- Born: Bruce Goodison
- Occupations: Filmmaker, Writer, Director
- Years active: 1989–present
- Website: https://www.indefinitefilms.co.uk/

= Bruce Goodison =

British director

Bruce Goodison is one of UK’s drama directors, recognized with BAFTA, RTS, and Emmy honors for his morally complex and character-driven films. His debut feature Leave to Remain won international awards and featured a soundtrack by Alt-J. He has directed acclaimed works such as Murdered by My Father (which earned Adeel Akhtar a historic BAFTA), Born to Kill, and Doctor Foster, each earning major awards for their leads. His documentaries and dramas, including Flight 93, Our War, and SAS: Iranian Embassy Siege, have received BAFTA and Grierson recognition. Most recently, he directed Then Barbara Met Alan and the ghost film Black Cab, continuing his reputation as one of Britain’s most accomplished storytellers.

== Career ==
Goodison started out as a street photographer. His daughter, Camilla, died when he was 23.

________________________

## TO BE DONE
According to the Bruce Goodison profile, which band provided the soundtrack for his debut feature, Leave to Remain?

## Records from a data collection
________________________

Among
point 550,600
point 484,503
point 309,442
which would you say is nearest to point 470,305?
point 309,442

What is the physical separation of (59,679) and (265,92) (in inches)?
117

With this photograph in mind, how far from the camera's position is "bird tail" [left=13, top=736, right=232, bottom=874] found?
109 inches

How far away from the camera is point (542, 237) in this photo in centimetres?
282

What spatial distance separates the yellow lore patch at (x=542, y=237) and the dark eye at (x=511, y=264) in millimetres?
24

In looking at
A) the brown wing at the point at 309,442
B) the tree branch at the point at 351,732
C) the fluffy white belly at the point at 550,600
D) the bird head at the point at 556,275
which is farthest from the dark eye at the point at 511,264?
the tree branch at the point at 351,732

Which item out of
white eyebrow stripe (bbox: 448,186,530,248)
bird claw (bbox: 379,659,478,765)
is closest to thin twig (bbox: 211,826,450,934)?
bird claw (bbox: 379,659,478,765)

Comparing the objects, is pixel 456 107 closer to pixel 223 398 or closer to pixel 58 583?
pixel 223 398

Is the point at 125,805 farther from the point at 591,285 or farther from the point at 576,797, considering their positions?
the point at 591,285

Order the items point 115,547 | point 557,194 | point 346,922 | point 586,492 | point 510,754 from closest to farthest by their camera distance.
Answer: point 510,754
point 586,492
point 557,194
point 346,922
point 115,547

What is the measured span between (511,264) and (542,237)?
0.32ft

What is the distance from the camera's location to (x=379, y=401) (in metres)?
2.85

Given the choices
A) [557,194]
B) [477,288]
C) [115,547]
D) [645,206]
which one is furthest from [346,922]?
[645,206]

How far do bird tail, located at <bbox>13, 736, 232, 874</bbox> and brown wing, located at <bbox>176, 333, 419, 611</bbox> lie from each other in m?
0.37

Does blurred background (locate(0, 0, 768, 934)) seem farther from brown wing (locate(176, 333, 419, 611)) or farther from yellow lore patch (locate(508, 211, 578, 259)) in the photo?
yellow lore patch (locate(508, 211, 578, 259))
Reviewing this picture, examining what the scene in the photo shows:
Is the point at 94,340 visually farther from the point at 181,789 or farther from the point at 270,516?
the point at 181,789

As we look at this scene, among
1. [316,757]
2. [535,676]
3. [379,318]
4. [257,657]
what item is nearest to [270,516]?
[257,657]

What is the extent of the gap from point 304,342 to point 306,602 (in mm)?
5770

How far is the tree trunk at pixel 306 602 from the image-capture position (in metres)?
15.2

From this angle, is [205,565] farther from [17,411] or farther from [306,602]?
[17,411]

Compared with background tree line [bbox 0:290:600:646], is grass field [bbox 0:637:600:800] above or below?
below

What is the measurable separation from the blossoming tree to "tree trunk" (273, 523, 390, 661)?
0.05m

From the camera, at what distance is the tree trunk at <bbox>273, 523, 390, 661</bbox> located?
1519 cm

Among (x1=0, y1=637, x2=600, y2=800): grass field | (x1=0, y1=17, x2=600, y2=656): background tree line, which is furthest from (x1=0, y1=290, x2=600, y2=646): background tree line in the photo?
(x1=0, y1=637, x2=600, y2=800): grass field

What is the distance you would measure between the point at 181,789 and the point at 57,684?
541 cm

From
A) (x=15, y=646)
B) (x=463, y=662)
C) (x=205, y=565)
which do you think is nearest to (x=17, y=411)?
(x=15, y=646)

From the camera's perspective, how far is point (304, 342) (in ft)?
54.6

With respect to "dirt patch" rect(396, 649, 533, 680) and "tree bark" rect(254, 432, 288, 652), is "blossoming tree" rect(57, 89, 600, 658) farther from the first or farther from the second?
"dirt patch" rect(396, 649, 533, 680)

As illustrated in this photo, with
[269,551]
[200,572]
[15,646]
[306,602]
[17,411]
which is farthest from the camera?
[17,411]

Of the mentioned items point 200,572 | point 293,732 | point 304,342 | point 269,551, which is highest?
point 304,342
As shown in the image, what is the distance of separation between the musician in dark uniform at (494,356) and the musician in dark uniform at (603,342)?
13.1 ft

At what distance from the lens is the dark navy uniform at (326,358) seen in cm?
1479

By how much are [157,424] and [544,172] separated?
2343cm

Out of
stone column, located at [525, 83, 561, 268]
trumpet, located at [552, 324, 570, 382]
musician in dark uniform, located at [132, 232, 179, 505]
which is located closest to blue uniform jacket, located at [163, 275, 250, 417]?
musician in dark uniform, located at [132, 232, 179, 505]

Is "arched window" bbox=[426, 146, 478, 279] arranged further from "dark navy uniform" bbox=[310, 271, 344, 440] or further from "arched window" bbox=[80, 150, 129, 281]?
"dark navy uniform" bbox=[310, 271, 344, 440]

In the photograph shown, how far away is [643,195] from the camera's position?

________________________

## TASK ANSWER
Alt-J